-- REQUIRED WORK --
Please reproduce all of the records below word for word, omitting the pictures.

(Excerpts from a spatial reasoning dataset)
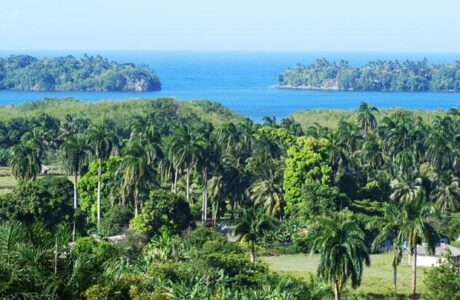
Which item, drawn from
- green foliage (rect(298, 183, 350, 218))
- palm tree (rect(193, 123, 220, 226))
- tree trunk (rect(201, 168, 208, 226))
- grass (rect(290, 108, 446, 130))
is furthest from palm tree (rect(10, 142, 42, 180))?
grass (rect(290, 108, 446, 130))

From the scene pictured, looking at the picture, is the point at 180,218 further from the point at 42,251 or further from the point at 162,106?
the point at 162,106

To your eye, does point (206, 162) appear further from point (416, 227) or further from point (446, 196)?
point (416, 227)

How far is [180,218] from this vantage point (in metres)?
67.2

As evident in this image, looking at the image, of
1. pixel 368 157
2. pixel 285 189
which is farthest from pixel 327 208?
pixel 368 157

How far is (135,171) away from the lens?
224 ft

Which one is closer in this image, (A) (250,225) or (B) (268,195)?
(A) (250,225)

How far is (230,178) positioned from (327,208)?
9.55 meters

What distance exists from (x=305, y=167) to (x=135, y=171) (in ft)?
62.4

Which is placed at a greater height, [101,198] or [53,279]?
[53,279]

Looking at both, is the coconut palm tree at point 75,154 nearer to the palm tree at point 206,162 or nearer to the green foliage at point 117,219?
the green foliage at point 117,219

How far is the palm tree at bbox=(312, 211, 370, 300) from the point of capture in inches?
1702

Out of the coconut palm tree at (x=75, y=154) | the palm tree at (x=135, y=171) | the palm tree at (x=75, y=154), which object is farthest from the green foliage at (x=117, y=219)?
the coconut palm tree at (x=75, y=154)

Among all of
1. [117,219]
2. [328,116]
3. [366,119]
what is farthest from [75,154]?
[328,116]

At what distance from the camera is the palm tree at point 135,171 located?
68188 millimetres
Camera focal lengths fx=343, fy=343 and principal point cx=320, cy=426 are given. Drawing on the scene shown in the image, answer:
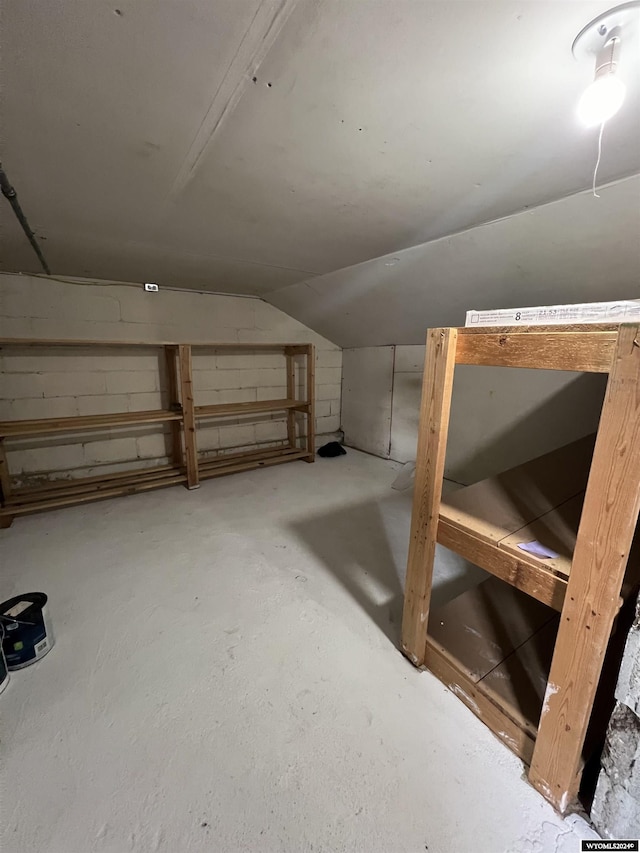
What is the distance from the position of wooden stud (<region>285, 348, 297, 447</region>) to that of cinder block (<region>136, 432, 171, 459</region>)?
4.36ft

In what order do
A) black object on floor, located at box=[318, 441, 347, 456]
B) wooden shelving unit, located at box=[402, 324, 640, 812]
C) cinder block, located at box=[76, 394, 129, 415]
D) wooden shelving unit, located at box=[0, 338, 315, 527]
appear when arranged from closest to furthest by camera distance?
wooden shelving unit, located at box=[402, 324, 640, 812], wooden shelving unit, located at box=[0, 338, 315, 527], cinder block, located at box=[76, 394, 129, 415], black object on floor, located at box=[318, 441, 347, 456]

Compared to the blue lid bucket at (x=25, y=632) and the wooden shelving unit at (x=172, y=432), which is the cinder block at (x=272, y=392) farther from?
the blue lid bucket at (x=25, y=632)

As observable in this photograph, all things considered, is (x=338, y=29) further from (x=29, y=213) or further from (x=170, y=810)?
(x=170, y=810)

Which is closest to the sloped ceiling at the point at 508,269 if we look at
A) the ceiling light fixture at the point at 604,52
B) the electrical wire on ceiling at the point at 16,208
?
the ceiling light fixture at the point at 604,52

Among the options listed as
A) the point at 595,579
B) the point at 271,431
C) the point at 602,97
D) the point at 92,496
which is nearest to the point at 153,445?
→ the point at 92,496

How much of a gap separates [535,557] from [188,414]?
2686 mm

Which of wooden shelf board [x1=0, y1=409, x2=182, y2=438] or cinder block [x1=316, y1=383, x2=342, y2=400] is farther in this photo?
cinder block [x1=316, y1=383, x2=342, y2=400]

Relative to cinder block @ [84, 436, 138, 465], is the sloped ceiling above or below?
above

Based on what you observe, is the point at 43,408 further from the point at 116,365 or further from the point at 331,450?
the point at 331,450

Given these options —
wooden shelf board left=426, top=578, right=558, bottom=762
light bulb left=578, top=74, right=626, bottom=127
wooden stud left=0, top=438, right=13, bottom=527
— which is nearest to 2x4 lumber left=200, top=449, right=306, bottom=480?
wooden stud left=0, top=438, right=13, bottom=527

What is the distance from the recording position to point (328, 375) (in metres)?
4.30

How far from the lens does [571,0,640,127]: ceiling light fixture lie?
0.68 m

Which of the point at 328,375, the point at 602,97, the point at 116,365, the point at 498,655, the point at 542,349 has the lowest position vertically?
the point at 498,655

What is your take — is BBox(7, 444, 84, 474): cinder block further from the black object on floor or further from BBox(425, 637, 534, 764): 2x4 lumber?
BBox(425, 637, 534, 764): 2x4 lumber
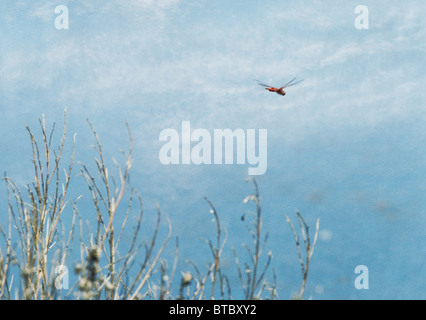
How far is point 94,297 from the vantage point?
2098 millimetres

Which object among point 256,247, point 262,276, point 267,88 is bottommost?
point 262,276

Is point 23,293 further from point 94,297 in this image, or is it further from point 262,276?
point 262,276

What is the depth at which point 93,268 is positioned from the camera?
204 centimetres

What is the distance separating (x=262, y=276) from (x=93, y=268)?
73 centimetres

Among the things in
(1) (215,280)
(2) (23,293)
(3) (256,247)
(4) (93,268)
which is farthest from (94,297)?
(3) (256,247)

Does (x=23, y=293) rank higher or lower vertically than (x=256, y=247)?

-- SOLUTION FOR THIS PROBLEM --
Which item, drawn from
- green foliage (rect(298, 183, 350, 218))
- palm tree (rect(193, 123, 220, 226))
- tree trunk (rect(201, 168, 208, 226))
- grass (rect(290, 108, 446, 130))
is furthest from palm tree (rect(10, 142, 42, 180))?
grass (rect(290, 108, 446, 130))

From the scene pictured, looking at the picture, is the point at 180,218 further from the point at 42,251 or further from the point at 162,106?
the point at 162,106

To your eye, does point (206, 162) appear further from point (416, 227) or further from point (446, 196)?
point (416, 227)

How far is [180,218] from this vantage point (in metres)?
67.2

As evident in this image, looking at the image, of
1. pixel 368 157
2. pixel 285 189
which is farthest from pixel 327 208?
pixel 368 157

How far is (135,171) away from the lens?
224 ft

Which one is closer in this image, (A) (250,225) or (B) (268,195)?
(A) (250,225)

How far is (230,178) positioned from (327,208)?
9.55 meters

What distance exists from (x=305, y=167) to (x=135, y=171) (in ft)?
62.4

Which is placed at a greater height, [101,198] or [53,279]?
[53,279]

Looking at both, is the coconut palm tree at point 75,154 nearer to the palm tree at point 206,162 or nearer to the green foliage at point 117,219?
the green foliage at point 117,219

How far is the palm tree at bbox=(312, 211, 370, 300) from the point of capture in inches?
1702

Out of the coconut palm tree at (x=75, y=154) | the palm tree at (x=135, y=171) | the palm tree at (x=75, y=154), which object is farthest from the green foliage at (x=117, y=219)?
the coconut palm tree at (x=75, y=154)

Among all of
1. [117,219]
2. [328,116]
3. [366,119]
what is farthest from [75,154]?
[328,116]

At what distance from the camera is the palm tree at point 135,171 located?
68188 millimetres
Camera focal lengths fx=343, fy=343 and principal point cx=320, cy=426 are given. Drawing on the scene shown in the image, answer:
What is the distance from the position of wooden stud (<region>285, 348, 297, 447</region>) to that of cinder block (<region>136, 432, 171, 459</region>)?
4.36ft

In what order do
A) black object on floor, located at box=[318, 441, 347, 456]
B) wooden shelving unit, located at box=[402, 324, 640, 812]
C) cinder block, located at box=[76, 394, 129, 415]
D) wooden shelving unit, located at box=[0, 338, 315, 527]
appear when arranged from closest to furthest by camera distance?
wooden shelving unit, located at box=[402, 324, 640, 812], wooden shelving unit, located at box=[0, 338, 315, 527], cinder block, located at box=[76, 394, 129, 415], black object on floor, located at box=[318, 441, 347, 456]

Compared to the blue lid bucket at (x=25, y=632) and the wooden shelving unit at (x=172, y=432), which is the cinder block at (x=272, y=392) farther from?
the blue lid bucket at (x=25, y=632)

As observable in this photograph, all things considered, is (x=338, y=29) further from (x=29, y=213) or further from (x=170, y=810)?
(x=170, y=810)

Which is closest to the sloped ceiling at the point at 508,269 if we look at
A) the ceiling light fixture at the point at 604,52
B) the electrical wire on ceiling at the point at 16,208
?
the ceiling light fixture at the point at 604,52

Among the options listed as
A) the point at 595,579
B) the point at 271,431
C) the point at 602,97
D) the point at 92,496
which is nearest to the point at 153,445?
→ the point at 92,496

How much of a gap separates [535,557] from [188,414]?
2686 mm

Which of wooden shelf board [x1=0, y1=409, x2=182, y2=438] or cinder block [x1=316, y1=383, x2=342, y2=400] is farther in this photo?
cinder block [x1=316, y1=383, x2=342, y2=400]

Relative to cinder block @ [84, 436, 138, 465], is the sloped ceiling above or below?
above

Based on what you observe, is the point at 43,408 further from the point at 116,365 or further from the point at 331,450?
the point at 331,450

Given these options —
wooden shelf board left=426, top=578, right=558, bottom=762
light bulb left=578, top=74, right=626, bottom=127
wooden stud left=0, top=438, right=13, bottom=527
— which is nearest to 2x4 lumber left=200, top=449, right=306, bottom=480?
wooden stud left=0, top=438, right=13, bottom=527

What is the distance from the recording position to point (328, 375) (in metres)?
4.30

How far from the lens does [571,0,640,127]: ceiling light fixture lie?
0.68 m

Which of the point at 328,375, the point at 602,97, the point at 116,365, the point at 498,655, the point at 542,349 has the lowest position vertically?
the point at 498,655

What is your take — is BBox(7, 444, 84, 474): cinder block further from the black object on floor or further from BBox(425, 637, 534, 764): 2x4 lumber?
BBox(425, 637, 534, 764): 2x4 lumber
How far is point 94,297 from the vantage point?
2098 millimetres

Which object among point 256,247, point 262,276, point 267,88 is bottommost?
point 262,276

Is point 23,293 further from point 94,297 in this image, or is it further from point 262,276?
point 262,276

What is the depth at which point 93,268 is positioned from the camera?
204 centimetres

What is the distance separating (x=262, y=276) from (x=93, y=268)?
73 centimetres

Among the things in
(1) (215,280)
(2) (23,293)
(3) (256,247)
(4) (93,268)
which is farthest from (94,297)?
(3) (256,247)

Does (x=23, y=293) rank higher or lower vertically than (x=256, y=247)?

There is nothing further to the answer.